Sorry, gentlemen. Today, we are on a VERY TIGHT TIMETABLE – as you’ll see a few paragraphs from now.
Wrath of Kahn – Speaking of Uncle Dave and Minnesota Timberwolves GM David Kahn – something tells me the former has a Bruno Magli wingtip with its sights set on the latter’s posterior.
After the Cavaliers won the top selection in the NBA Lottery, Kahn – who was fined 50-large last season for commenting on Michael Beasley’s love of the chronic – was at it again, claiming: "This league has a habit, and I am just going to say habit, of producing some pretty incredible story lines. Last year it was Abe Pollin's widow and this year it was a 14-year-old boy and the only thing we have in common is we have both been bar mitzvahed. We were done. I told Kevin (O'Connor of Utah): 'We're toast.' This is not happening for us and I was right.”
The Timberwolves had as many as 12 former first-rounders on their roster this year – including two No. 2 overall picks. They also had the league’s Most Improved Player. All this and they still finished with a worse record than the Cavaliers – a team that dropped 26-straight games and had no incentive to win down the stretch, but did so anyway.
Knowing how Kahn feels – (he’s since played this off as a “joke”) – makes that iconic photo and subsequent results that much sweeter. Sorry Kevin O’Connor had to be part of it, but he and the Jazz were complicit in the Great Boozer Bamboozle of 2004, so I guess what goes around comes around.

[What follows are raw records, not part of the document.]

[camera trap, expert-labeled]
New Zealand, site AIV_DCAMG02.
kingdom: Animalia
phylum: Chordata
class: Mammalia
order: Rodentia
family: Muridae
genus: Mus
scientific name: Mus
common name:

Nobody likes a sore loser, Mr. Kahn. Next time, a simple “mazel tov” will due.
Playoffs?!! – I know what you readers are thinking. You’re thinking: How much more of these NBA Playoffs must we endure before Franklin & Bash premieres?
Keep your pants on, people. With both Conference Finals raging on, we’re nearing the climatic end of the road. And as the old saying goes: “A series doesn’t start until the home team loses a game.”
In the East, the Heat – led by former Akron prep standout, LeBron James – tied the series at 1-1 heading back to South Beach. The Bulls inexperience seemed to show in the closing quarter on Wednesday and the Heat stole one in Chicago despite Zydrunas Ilgauskas on the bench in street clothes.
The series now shifts to Oklahoma City, one of the greatest home venues in the league, despite not having fat, dancing dudes like Dallas.
This is the End, My Friend – Normally, I close NEWS … AROUND … THE … LEAGUE by telling you readers to enjoy your weekend – see the Tribe, cook some steaks on the grille, don’t fill the inside of your car with Patron. That kind of thing.
But this week, you’ll have to pack all your fun activities in before 6 p.m. on Saturday on accounta that’s when the world is supposed to end.
That’s right: May 21, 2011, according to Harold Camping of Family Radio, a Christian broadcasting network based in Oakland, California, will mark the Day of Rapture and the start of Judgment Day – which will last five months.
I wish the Cambodians wouldn’t spend their last day on Earth player-hating. But that’s their choice. I’m going to spend my last Friday night celebrating my dad’s birthday (Happy 79th, Poptimist!) and getting my things in order for Saturday night’s apocalypse.
If the end is truly nigh, I think we had a pretty good run. But I sure wish we could’ve gotten those two Draft picks we just won.